Your instructions
Output the data unchanged and complete, minus the images.

Collection entries:
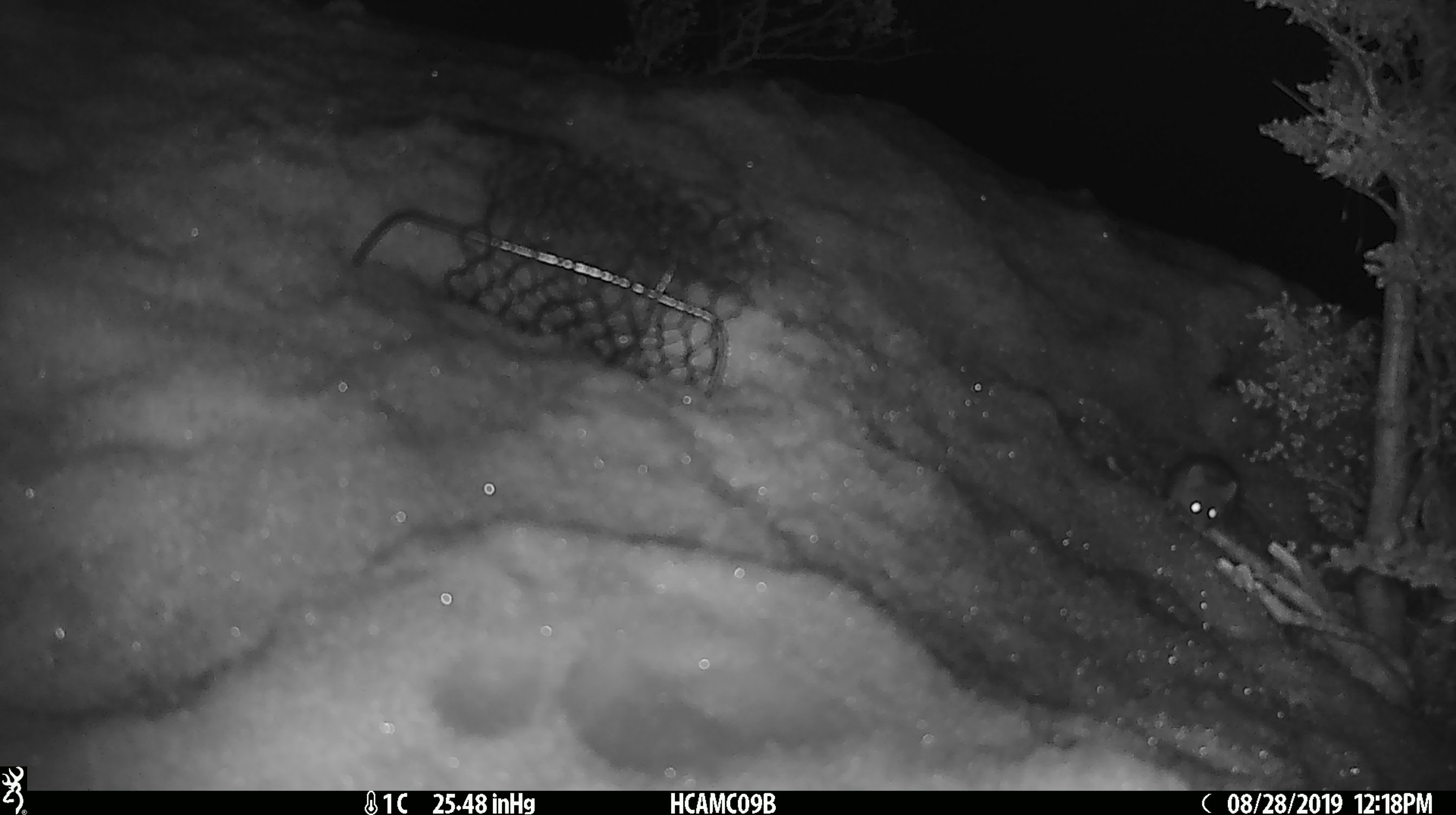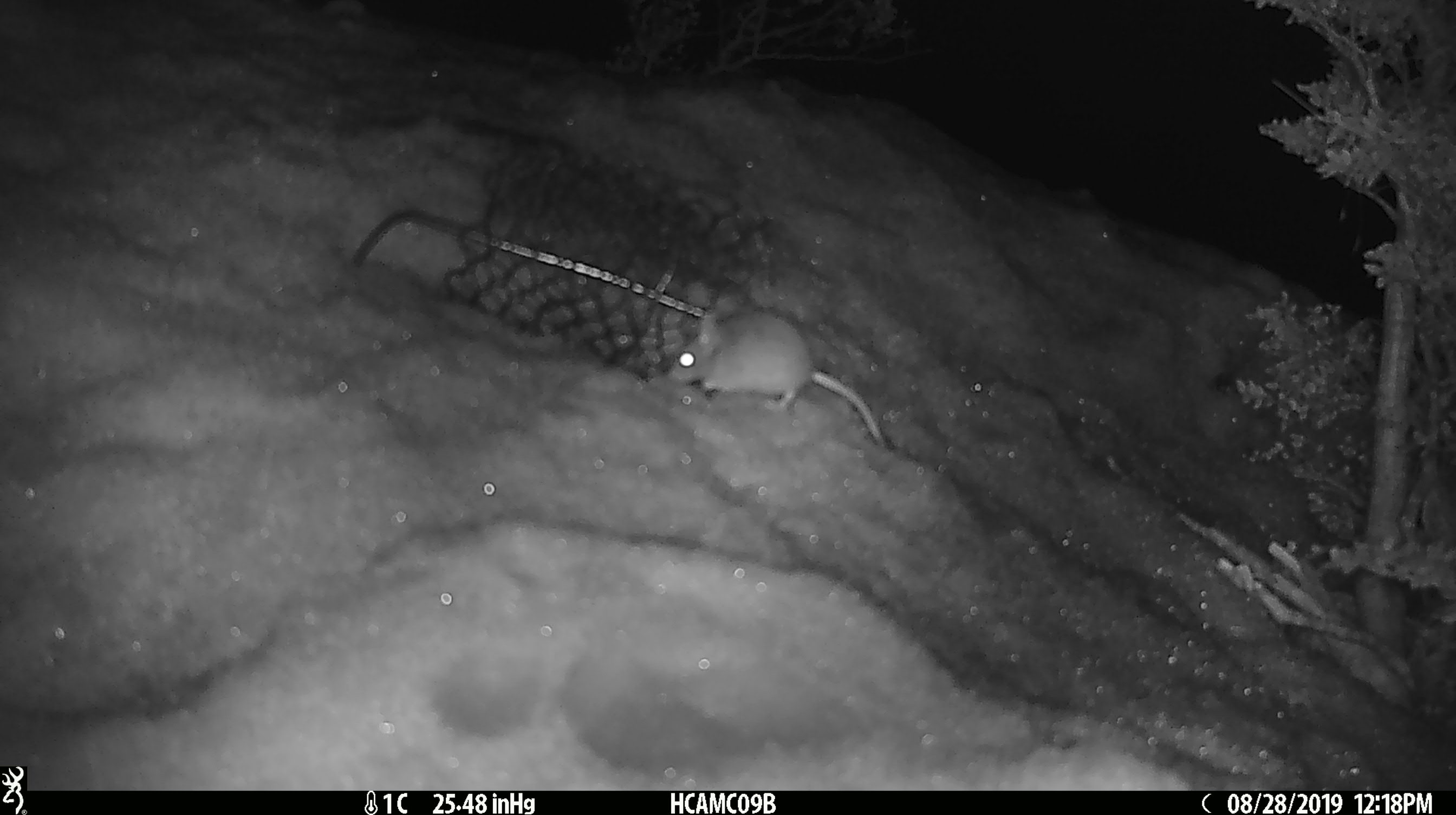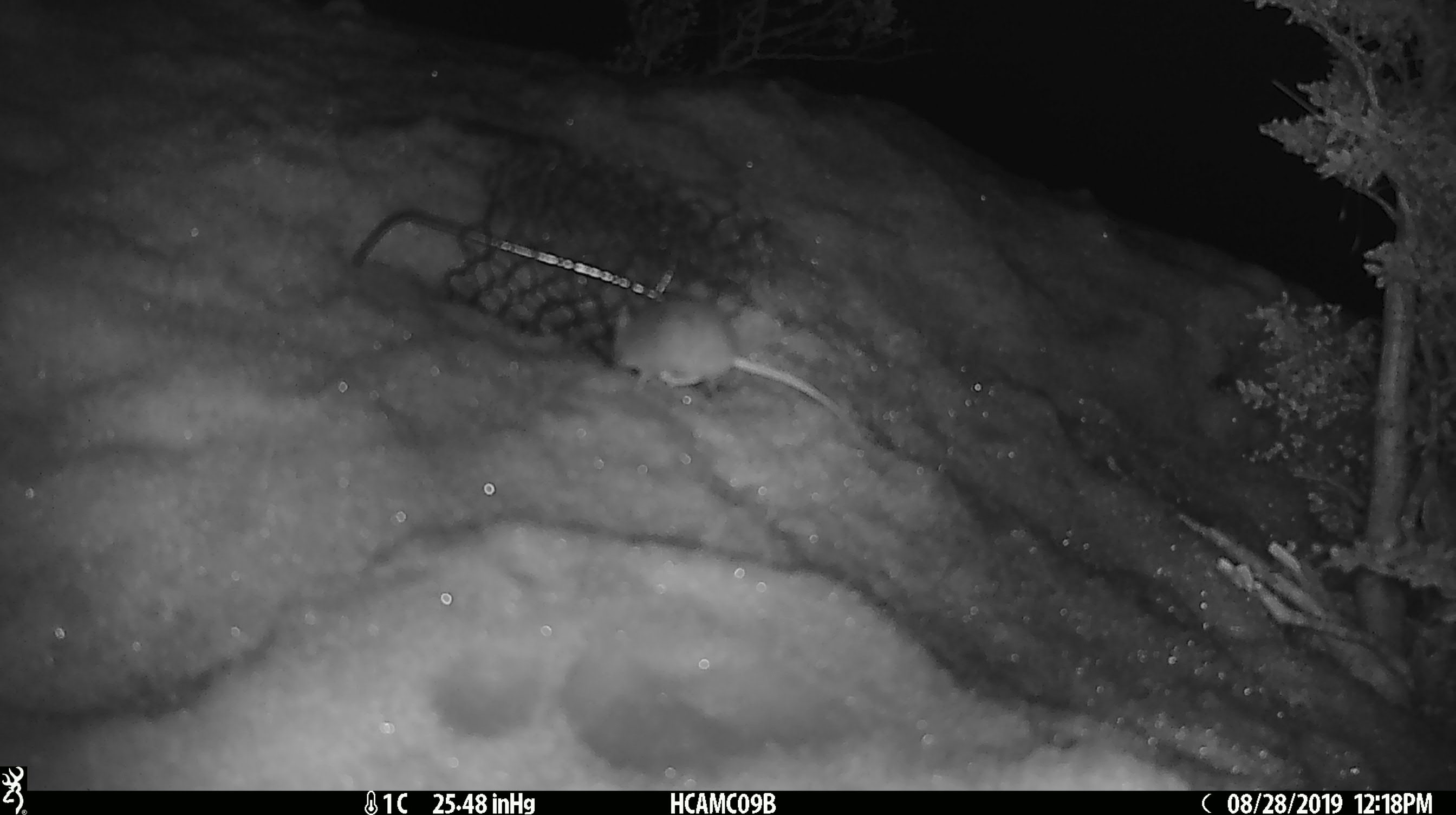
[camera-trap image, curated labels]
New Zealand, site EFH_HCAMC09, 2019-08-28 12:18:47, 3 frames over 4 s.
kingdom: Animalia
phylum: Chordata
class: Mammalia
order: Rodentia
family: Muridae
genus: Mus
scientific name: Mus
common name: mouse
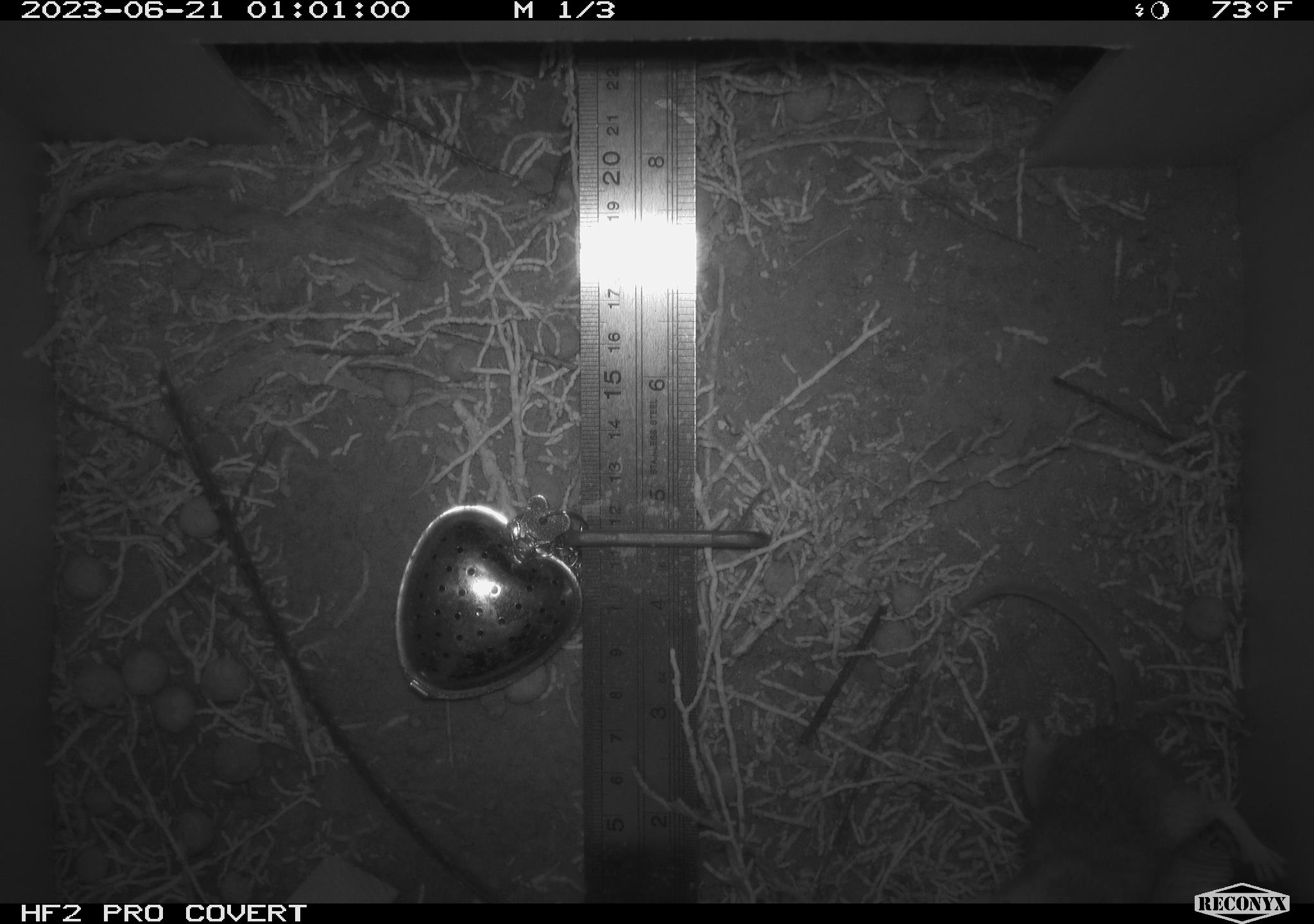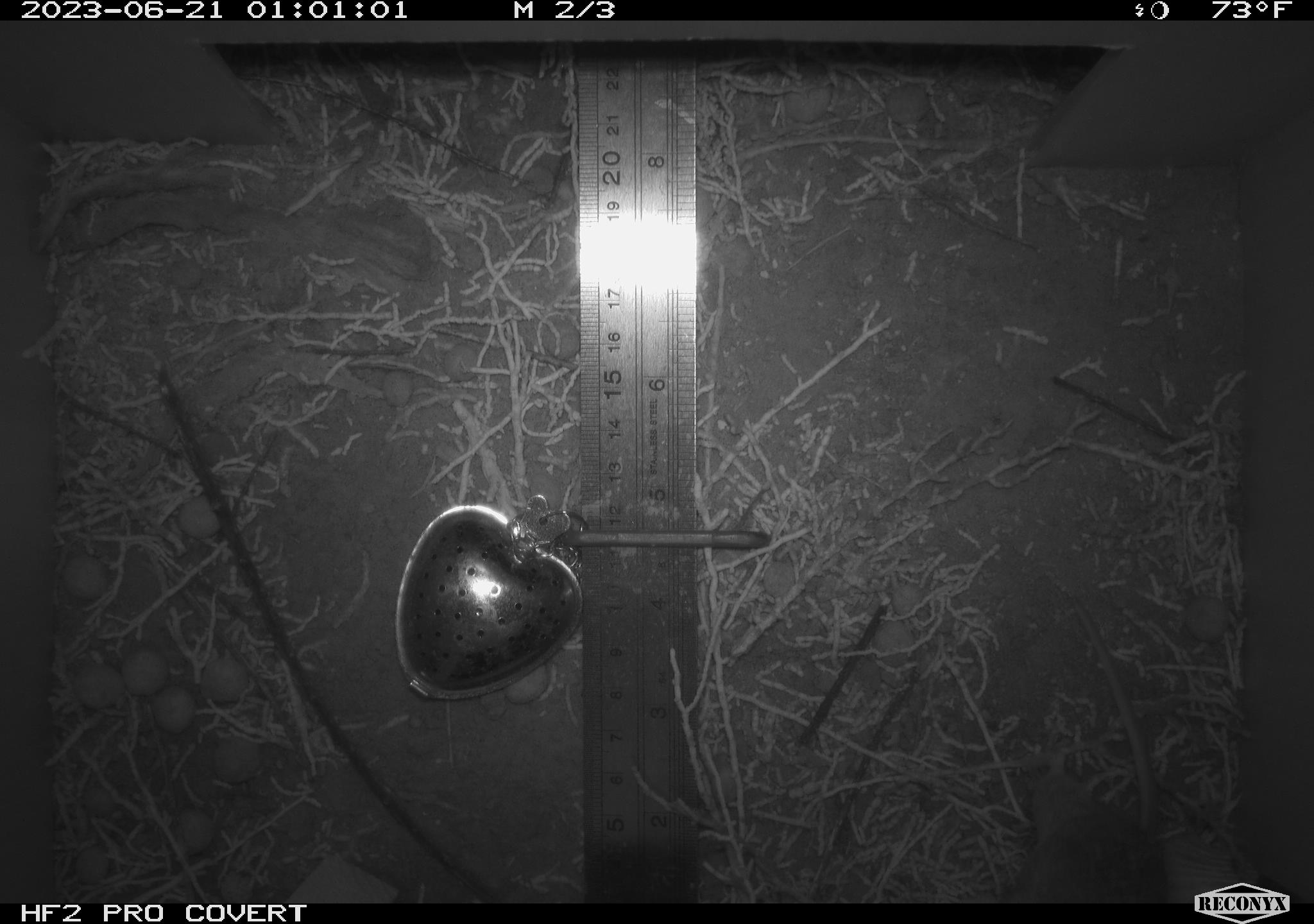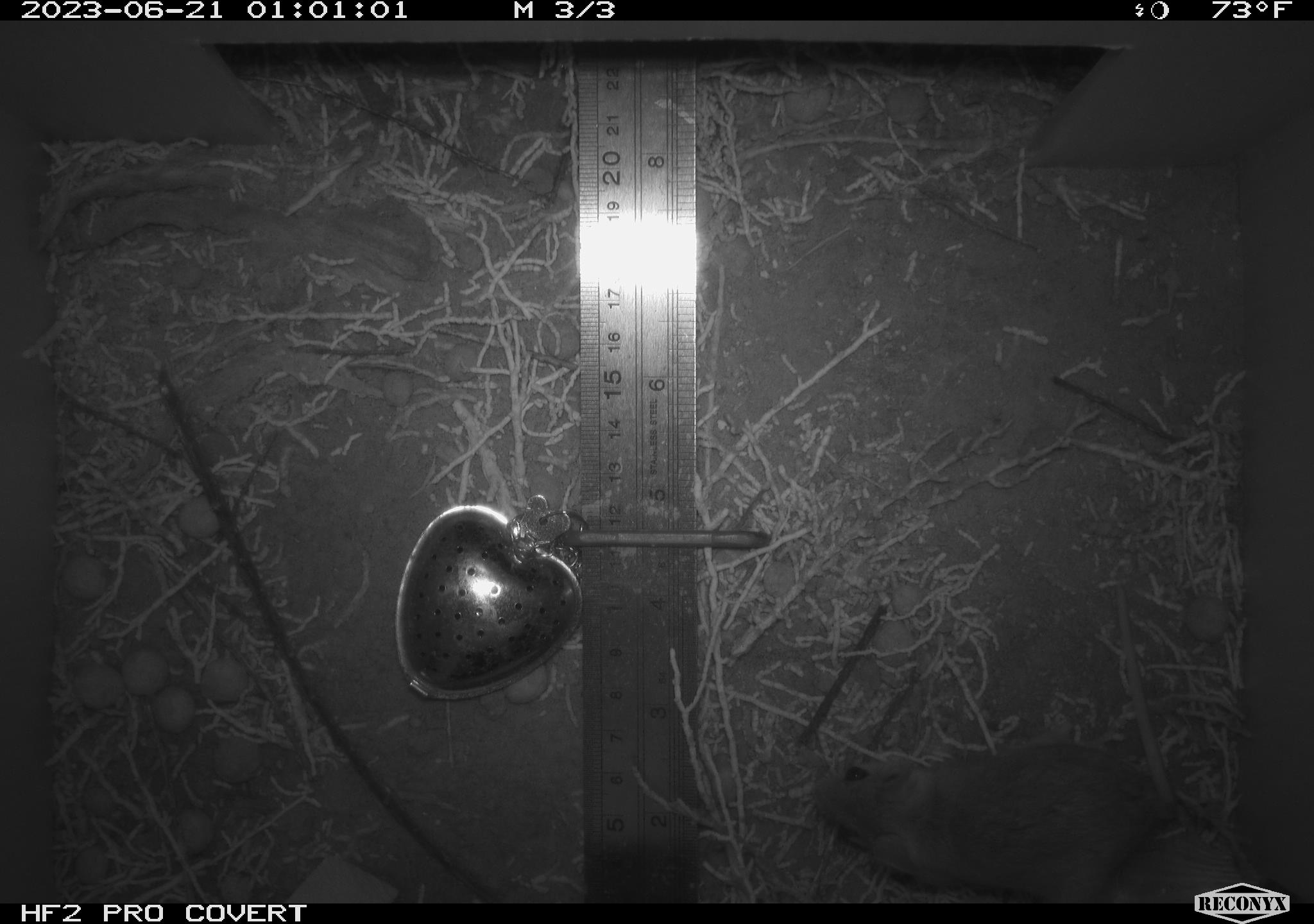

Response
[camera-trap image, curated labels]
New Zealand, site EFH_HCAMC09, 2019-08-28 12:18:47, 3 frames over 4 s.
kingdom: Animalia
phylum: Chordata
class: Mammalia
order: Rodentia
family: Muridae
genus: Mus
scientific name: Mus
common name: mouse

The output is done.